Does anyone know how bash handles sending data through pipes?
cat file.txt | tail -20
Does this command print all the contents of file.txt into a buffer, which is then read by tail? Or does this command, say, print the contents of file.txt line by line, and then pause at each line for tail to process, and then ask for more data?
The reason I ask is that I'm writing a program on an embedded device that basically performs a sequence of operations on some chunk of data, where the output of one operation is send off as the input of the next operation. I would like to know how linux (bash) handles this so please give me a general answer, not specifically what happens when I run "cat file.txt | tail -20".
Thank you in advance for your responses!
EDIT: Shog9 pointed out a relevant Wikipedia Article, this didn't lead me directly to the article but it helped me find this: http://en.wikipedia.org/wiki/Pipeline_%28Unix%29#Implementation which did have the information I was looking for.

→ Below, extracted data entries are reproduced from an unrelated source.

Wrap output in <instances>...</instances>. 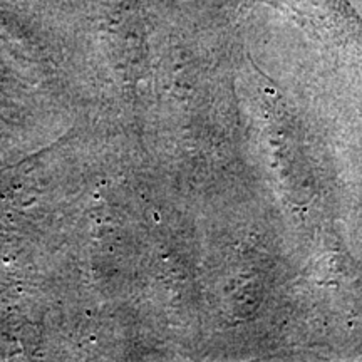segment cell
I'll return each mask as SVG.
<instances>
[{
  "label": "cell",
  "mask_w": 362,
  "mask_h": 362,
  "mask_svg": "<svg viewBox=\"0 0 362 362\" xmlns=\"http://www.w3.org/2000/svg\"><path fill=\"white\" fill-rule=\"evenodd\" d=\"M285 13L327 51L362 64V17L351 0H252Z\"/></svg>",
  "instance_id": "1"
}]
</instances>
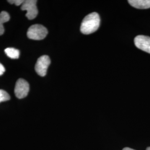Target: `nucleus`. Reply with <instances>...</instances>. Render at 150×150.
<instances>
[{
    "instance_id": "423d86ee",
    "label": "nucleus",
    "mask_w": 150,
    "mask_h": 150,
    "mask_svg": "<svg viewBox=\"0 0 150 150\" xmlns=\"http://www.w3.org/2000/svg\"><path fill=\"white\" fill-rule=\"evenodd\" d=\"M134 42L137 48L150 54V37L139 35L134 38Z\"/></svg>"
},
{
    "instance_id": "f8f14e48",
    "label": "nucleus",
    "mask_w": 150,
    "mask_h": 150,
    "mask_svg": "<svg viewBox=\"0 0 150 150\" xmlns=\"http://www.w3.org/2000/svg\"><path fill=\"white\" fill-rule=\"evenodd\" d=\"M5 72V68L0 63V76L3 75Z\"/></svg>"
},
{
    "instance_id": "7ed1b4c3",
    "label": "nucleus",
    "mask_w": 150,
    "mask_h": 150,
    "mask_svg": "<svg viewBox=\"0 0 150 150\" xmlns=\"http://www.w3.org/2000/svg\"><path fill=\"white\" fill-rule=\"evenodd\" d=\"M37 1L36 0H26L21 7V9L23 11H27L26 16L28 20H33L38 15V8L36 6Z\"/></svg>"
},
{
    "instance_id": "1a4fd4ad",
    "label": "nucleus",
    "mask_w": 150,
    "mask_h": 150,
    "mask_svg": "<svg viewBox=\"0 0 150 150\" xmlns=\"http://www.w3.org/2000/svg\"><path fill=\"white\" fill-rule=\"evenodd\" d=\"M6 54L12 59H17L20 56V51L14 48H7L5 50Z\"/></svg>"
},
{
    "instance_id": "ddd939ff",
    "label": "nucleus",
    "mask_w": 150,
    "mask_h": 150,
    "mask_svg": "<svg viewBox=\"0 0 150 150\" xmlns=\"http://www.w3.org/2000/svg\"><path fill=\"white\" fill-rule=\"evenodd\" d=\"M122 150H135L134 149H132L131 148H129V147H126V148H124Z\"/></svg>"
},
{
    "instance_id": "20e7f679",
    "label": "nucleus",
    "mask_w": 150,
    "mask_h": 150,
    "mask_svg": "<svg viewBox=\"0 0 150 150\" xmlns=\"http://www.w3.org/2000/svg\"><path fill=\"white\" fill-rule=\"evenodd\" d=\"M51 64L50 57L47 55H43L38 59L35 65V71L38 75L43 77L46 75L48 66Z\"/></svg>"
},
{
    "instance_id": "39448f33",
    "label": "nucleus",
    "mask_w": 150,
    "mask_h": 150,
    "mask_svg": "<svg viewBox=\"0 0 150 150\" xmlns=\"http://www.w3.org/2000/svg\"><path fill=\"white\" fill-rule=\"evenodd\" d=\"M30 90V85L24 79H20L16 82L15 93L16 96L20 99L27 96Z\"/></svg>"
},
{
    "instance_id": "4468645a",
    "label": "nucleus",
    "mask_w": 150,
    "mask_h": 150,
    "mask_svg": "<svg viewBox=\"0 0 150 150\" xmlns=\"http://www.w3.org/2000/svg\"><path fill=\"white\" fill-rule=\"evenodd\" d=\"M146 150H150V147H148V148H147V149H146Z\"/></svg>"
},
{
    "instance_id": "f257e3e1",
    "label": "nucleus",
    "mask_w": 150,
    "mask_h": 150,
    "mask_svg": "<svg viewBox=\"0 0 150 150\" xmlns=\"http://www.w3.org/2000/svg\"><path fill=\"white\" fill-rule=\"evenodd\" d=\"M100 25L99 15L96 12H92L83 18L81 25V32L85 35L91 34L96 31L100 27Z\"/></svg>"
},
{
    "instance_id": "6e6552de",
    "label": "nucleus",
    "mask_w": 150,
    "mask_h": 150,
    "mask_svg": "<svg viewBox=\"0 0 150 150\" xmlns=\"http://www.w3.org/2000/svg\"><path fill=\"white\" fill-rule=\"evenodd\" d=\"M10 19V16L6 11H2L0 13V36L2 35L4 32L5 29L3 26V24L6 22H8Z\"/></svg>"
},
{
    "instance_id": "f03ea898",
    "label": "nucleus",
    "mask_w": 150,
    "mask_h": 150,
    "mask_svg": "<svg viewBox=\"0 0 150 150\" xmlns=\"http://www.w3.org/2000/svg\"><path fill=\"white\" fill-rule=\"evenodd\" d=\"M48 33L47 28L40 24H36L29 27L27 31V37L34 40H41L46 37Z\"/></svg>"
},
{
    "instance_id": "0eeeda50",
    "label": "nucleus",
    "mask_w": 150,
    "mask_h": 150,
    "mask_svg": "<svg viewBox=\"0 0 150 150\" xmlns=\"http://www.w3.org/2000/svg\"><path fill=\"white\" fill-rule=\"evenodd\" d=\"M129 4L138 9H147L150 8V0H129Z\"/></svg>"
},
{
    "instance_id": "9d476101",
    "label": "nucleus",
    "mask_w": 150,
    "mask_h": 150,
    "mask_svg": "<svg viewBox=\"0 0 150 150\" xmlns=\"http://www.w3.org/2000/svg\"><path fill=\"white\" fill-rule=\"evenodd\" d=\"M10 96L8 93L3 90H0V103L10 100Z\"/></svg>"
},
{
    "instance_id": "9b49d317",
    "label": "nucleus",
    "mask_w": 150,
    "mask_h": 150,
    "mask_svg": "<svg viewBox=\"0 0 150 150\" xmlns=\"http://www.w3.org/2000/svg\"><path fill=\"white\" fill-rule=\"evenodd\" d=\"M24 1L23 0H9L8 2L11 4H15L16 6H20L22 5Z\"/></svg>"
}]
</instances>
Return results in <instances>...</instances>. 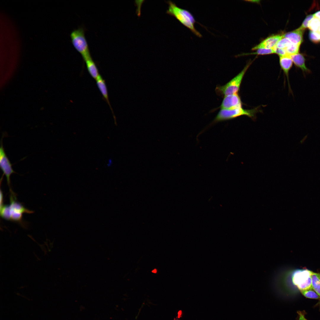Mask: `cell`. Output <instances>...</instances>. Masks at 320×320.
<instances>
[{"instance_id":"1","label":"cell","mask_w":320,"mask_h":320,"mask_svg":"<svg viewBox=\"0 0 320 320\" xmlns=\"http://www.w3.org/2000/svg\"><path fill=\"white\" fill-rule=\"evenodd\" d=\"M313 271L307 269L287 270L281 273L277 280L278 287L282 292L294 295L298 292L312 288Z\"/></svg>"},{"instance_id":"2","label":"cell","mask_w":320,"mask_h":320,"mask_svg":"<svg viewBox=\"0 0 320 320\" xmlns=\"http://www.w3.org/2000/svg\"><path fill=\"white\" fill-rule=\"evenodd\" d=\"M16 196H10L9 204L4 205L0 207V216L4 219L16 222L24 226L26 225L23 220V215L34 212L25 208L16 201Z\"/></svg>"},{"instance_id":"3","label":"cell","mask_w":320,"mask_h":320,"mask_svg":"<svg viewBox=\"0 0 320 320\" xmlns=\"http://www.w3.org/2000/svg\"><path fill=\"white\" fill-rule=\"evenodd\" d=\"M166 2L169 5L168 9L167 11V14L175 17L195 35L200 38L202 37L201 34L195 27L196 21L190 12L178 7L171 1H169Z\"/></svg>"},{"instance_id":"4","label":"cell","mask_w":320,"mask_h":320,"mask_svg":"<svg viewBox=\"0 0 320 320\" xmlns=\"http://www.w3.org/2000/svg\"><path fill=\"white\" fill-rule=\"evenodd\" d=\"M252 61H249L242 71L227 84L217 86L215 91L217 95L222 97L238 93L243 78Z\"/></svg>"},{"instance_id":"5","label":"cell","mask_w":320,"mask_h":320,"mask_svg":"<svg viewBox=\"0 0 320 320\" xmlns=\"http://www.w3.org/2000/svg\"><path fill=\"white\" fill-rule=\"evenodd\" d=\"M70 36L73 45L81 54L84 60L91 57L83 28L80 27L74 30L71 32Z\"/></svg>"},{"instance_id":"6","label":"cell","mask_w":320,"mask_h":320,"mask_svg":"<svg viewBox=\"0 0 320 320\" xmlns=\"http://www.w3.org/2000/svg\"><path fill=\"white\" fill-rule=\"evenodd\" d=\"M258 111V109L256 108L249 110L242 108L232 109H221L212 123L231 120L242 115L254 119Z\"/></svg>"},{"instance_id":"7","label":"cell","mask_w":320,"mask_h":320,"mask_svg":"<svg viewBox=\"0 0 320 320\" xmlns=\"http://www.w3.org/2000/svg\"><path fill=\"white\" fill-rule=\"evenodd\" d=\"M3 135L1 139L0 148V166L3 172L2 177L6 176L7 184L9 187L10 194H15L11 187L10 176L13 173H16L13 169L12 165L7 157L3 144Z\"/></svg>"},{"instance_id":"8","label":"cell","mask_w":320,"mask_h":320,"mask_svg":"<svg viewBox=\"0 0 320 320\" xmlns=\"http://www.w3.org/2000/svg\"><path fill=\"white\" fill-rule=\"evenodd\" d=\"M242 102L238 93L224 97L219 108L221 109H232L242 108Z\"/></svg>"},{"instance_id":"9","label":"cell","mask_w":320,"mask_h":320,"mask_svg":"<svg viewBox=\"0 0 320 320\" xmlns=\"http://www.w3.org/2000/svg\"><path fill=\"white\" fill-rule=\"evenodd\" d=\"M283 37L282 34H276L270 36L262 41L259 44L253 47L252 50H257L260 48H273L278 42Z\"/></svg>"},{"instance_id":"10","label":"cell","mask_w":320,"mask_h":320,"mask_svg":"<svg viewBox=\"0 0 320 320\" xmlns=\"http://www.w3.org/2000/svg\"><path fill=\"white\" fill-rule=\"evenodd\" d=\"M304 30L298 28L292 31L283 34V37L288 39L292 43L300 45L303 40V34Z\"/></svg>"},{"instance_id":"11","label":"cell","mask_w":320,"mask_h":320,"mask_svg":"<svg viewBox=\"0 0 320 320\" xmlns=\"http://www.w3.org/2000/svg\"><path fill=\"white\" fill-rule=\"evenodd\" d=\"M97 87L100 91L103 97L106 100V102L109 105L110 108L112 111V113L113 116L115 120V124H116L115 116L114 114L112 109L110 105L108 99V93L107 88L106 86L105 80L103 79L100 75H99L97 78L96 79Z\"/></svg>"},{"instance_id":"12","label":"cell","mask_w":320,"mask_h":320,"mask_svg":"<svg viewBox=\"0 0 320 320\" xmlns=\"http://www.w3.org/2000/svg\"><path fill=\"white\" fill-rule=\"evenodd\" d=\"M290 56L295 65L300 68L304 74L311 73L310 70L305 65V59L302 54L298 53Z\"/></svg>"},{"instance_id":"13","label":"cell","mask_w":320,"mask_h":320,"mask_svg":"<svg viewBox=\"0 0 320 320\" xmlns=\"http://www.w3.org/2000/svg\"><path fill=\"white\" fill-rule=\"evenodd\" d=\"M279 63L281 69L287 77L289 84V73L292 66L293 63L291 57L287 55L280 56Z\"/></svg>"},{"instance_id":"14","label":"cell","mask_w":320,"mask_h":320,"mask_svg":"<svg viewBox=\"0 0 320 320\" xmlns=\"http://www.w3.org/2000/svg\"><path fill=\"white\" fill-rule=\"evenodd\" d=\"M312 287L319 296L320 299L316 306L320 307V274L313 272L311 275Z\"/></svg>"},{"instance_id":"15","label":"cell","mask_w":320,"mask_h":320,"mask_svg":"<svg viewBox=\"0 0 320 320\" xmlns=\"http://www.w3.org/2000/svg\"><path fill=\"white\" fill-rule=\"evenodd\" d=\"M85 61L89 72L92 77L96 80L99 74L95 62L92 57L86 60Z\"/></svg>"},{"instance_id":"16","label":"cell","mask_w":320,"mask_h":320,"mask_svg":"<svg viewBox=\"0 0 320 320\" xmlns=\"http://www.w3.org/2000/svg\"><path fill=\"white\" fill-rule=\"evenodd\" d=\"M300 292L306 298L319 300V296L312 288L302 291Z\"/></svg>"},{"instance_id":"17","label":"cell","mask_w":320,"mask_h":320,"mask_svg":"<svg viewBox=\"0 0 320 320\" xmlns=\"http://www.w3.org/2000/svg\"><path fill=\"white\" fill-rule=\"evenodd\" d=\"M300 45L291 43L285 49L287 55L290 56L298 53Z\"/></svg>"},{"instance_id":"18","label":"cell","mask_w":320,"mask_h":320,"mask_svg":"<svg viewBox=\"0 0 320 320\" xmlns=\"http://www.w3.org/2000/svg\"><path fill=\"white\" fill-rule=\"evenodd\" d=\"M256 50L257 51L255 52L251 53H244L242 54L241 55L251 54L266 55L275 53V50L273 48L270 49L260 48Z\"/></svg>"},{"instance_id":"19","label":"cell","mask_w":320,"mask_h":320,"mask_svg":"<svg viewBox=\"0 0 320 320\" xmlns=\"http://www.w3.org/2000/svg\"><path fill=\"white\" fill-rule=\"evenodd\" d=\"M320 26V20L313 17L309 22L308 28L311 31H317Z\"/></svg>"},{"instance_id":"20","label":"cell","mask_w":320,"mask_h":320,"mask_svg":"<svg viewBox=\"0 0 320 320\" xmlns=\"http://www.w3.org/2000/svg\"><path fill=\"white\" fill-rule=\"evenodd\" d=\"M291 43L288 39L283 37L278 42L275 47L279 48L285 49Z\"/></svg>"},{"instance_id":"21","label":"cell","mask_w":320,"mask_h":320,"mask_svg":"<svg viewBox=\"0 0 320 320\" xmlns=\"http://www.w3.org/2000/svg\"><path fill=\"white\" fill-rule=\"evenodd\" d=\"M310 40L313 42L317 43L320 42V33L317 31H311L309 34Z\"/></svg>"},{"instance_id":"22","label":"cell","mask_w":320,"mask_h":320,"mask_svg":"<svg viewBox=\"0 0 320 320\" xmlns=\"http://www.w3.org/2000/svg\"><path fill=\"white\" fill-rule=\"evenodd\" d=\"M314 17L313 14L308 15L305 18L301 25L298 28L301 30H305L308 27L309 21Z\"/></svg>"},{"instance_id":"23","label":"cell","mask_w":320,"mask_h":320,"mask_svg":"<svg viewBox=\"0 0 320 320\" xmlns=\"http://www.w3.org/2000/svg\"><path fill=\"white\" fill-rule=\"evenodd\" d=\"M275 53L277 54L279 56H282L287 55V53L285 49L279 48L275 47H273Z\"/></svg>"},{"instance_id":"24","label":"cell","mask_w":320,"mask_h":320,"mask_svg":"<svg viewBox=\"0 0 320 320\" xmlns=\"http://www.w3.org/2000/svg\"><path fill=\"white\" fill-rule=\"evenodd\" d=\"M299 320H308L305 317V314L304 311H298L297 312Z\"/></svg>"},{"instance_id":"25","label":"cell","mask_w":320,"mask_h":320,"mask_svg":"<svg viewBox=\"0 0 320 320\" xmlns=\"http://www.w3.org/2000/svg\"><path fill=\"white\" fill-rule=\"evenodd\" d=\"M3 195L1 190L0 191V207L4 205L3 204Z\"/></svg>"},{"instance_id":"26","label":"cell","mask_w":320,"mask_h":320,"mask_svg":"<svg viewBox=\"0 0 320 320\" xmlns=\"http://www.w3.org/2000/svg\"><path fill=\"white\" fill-rule=\"evenodd\" d=\"M314 17L320 20V11H318L313 14Z\"/></svg>"},{"instance_id":"27","label":"cell","mask_w":320,"mask_h":320,"mask_svg":"<svg viewBox=\"0 0 320 320\" xmlns=\"http://www.w3.org/2000/svg\"><path fill=\"white\" fill-rule=\"evenodd\" d=\"M307 135H305L301 140L300 143H303V142L305 141L306 139L307 138Z\"/></svg>"},{"instance_id":"28","label":"cell","mask_w":320,"mask_h":320,"mask_svg":"<svg viewBox=\"0 0 320 320\" xmlns=\"http://www.w3.org/2000/svg\"><path fill=\"white\" fill-rule=\"evenodd\" d=\"M152 272H153V273H156L157 272V270L156 269H154L152 271Z\"/></svg>"},{"instance_id":"29","label":"cell","mask_w":320,"mask_h":320,"mask_svg":"<svg viewBox=\"0 0 320 320\" xmlns=\"http://www.w3.org/2000/svg\"><path fill=\"white\" fill-rule=\"evenodd\" d=\"M318 32H319L320 33V27H319V29H318Z\"/></svg>"}]
</instances>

I'm sorry for not making myself clear. Of course you're using a pipe and of course you're using stdin and stdout of the respective parts of the command. I had assumed that was too obvious to state.

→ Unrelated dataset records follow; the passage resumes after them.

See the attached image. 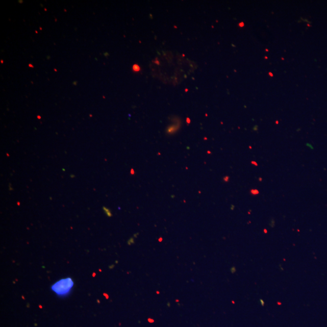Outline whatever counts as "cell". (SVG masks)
<instances>
[{
	"label": "cell",
	"instance_id": "cell-1",
	"mask_svg": "<svg viewBox=\"0 0 327 327\" xmlns=\"http://www.w3.org/2000/svg\"><path fill=\"white\" fill-rule=\"evenodd\" d=\"M74 286V282L72 278H63L56 282L51 286V290L58 296L66 297L71 293Z\"/></svg>",
	"mask_w": 327,
	"mask_h": 327
},
{
	"label": "cell",
	"instance_id": "cell-2",
	"mask_svg": "<svg viewBox=\"0 0 327 327\" xmlns=\"http://www.w3.org/2000/svg\"><path fill=\"white\" fill-rule=\"evenodd\" d=\"M179 128L177 127L175 125H171L167 129V133L168 134H173V133L176 132Z\"/></svg>",
	"mask_w": 327,
	"mask_h": 327
},
{
	"label": "cell",
	"instance_id": "cell-3",
	"mask_svg": "<svg viewBox=\"0 0 327 327\" xmlns=\"http://www.w3.org/2000/svg\"><path fill=\"white\" fill-rule=\"evenodd\" d=\"M133 70H134V72H139V71H140V67L137 65V64H135L133 66Z\"/></svg>",
	"mask_w": 327,
	"mask_h": 327
},
{
	"label": "cell",
	"instance_id": "cell-4",
	"mask_svg": "<svg viewBox=\"0 0 327 327\" xmlns=\"http://www.w3.org/2000/svg\"><path fill=\"white\" fill-rule=\"evenodd\" d=\"M251 193L256 195V194H258V191L257 190H251Z\"/></svg>",
	"mask_w": 327,
	"mask_h": 327
},
{
	"label": "cell",
	"instance_id": "cell-5",
	"mask_svg": "<svg viewBox=\"0 0 327 327\" xmlns=\"http://www.w3.org/2000/svg\"><path fill=\"white\" fill-rule=\"evenodd\" d=\"M229 177H225L224 178V180L226 181V182H228V181H229Z\"/></svg>",
	"mask_w": 327,
	"mask_h": 327
}]
</instances>
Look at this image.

What I'm asking is how this is handled/implemented. Since both programs cannot run at once, how is data sent from stdin to stdout? What happens if the first program generates data significantly faster than the second program? Does the system just run the first command until either it's terminated or it's stdout buffer is full, and then move on to the next program, and so on in a loop until no more data is left to be processed or is there a more complicated mechanism?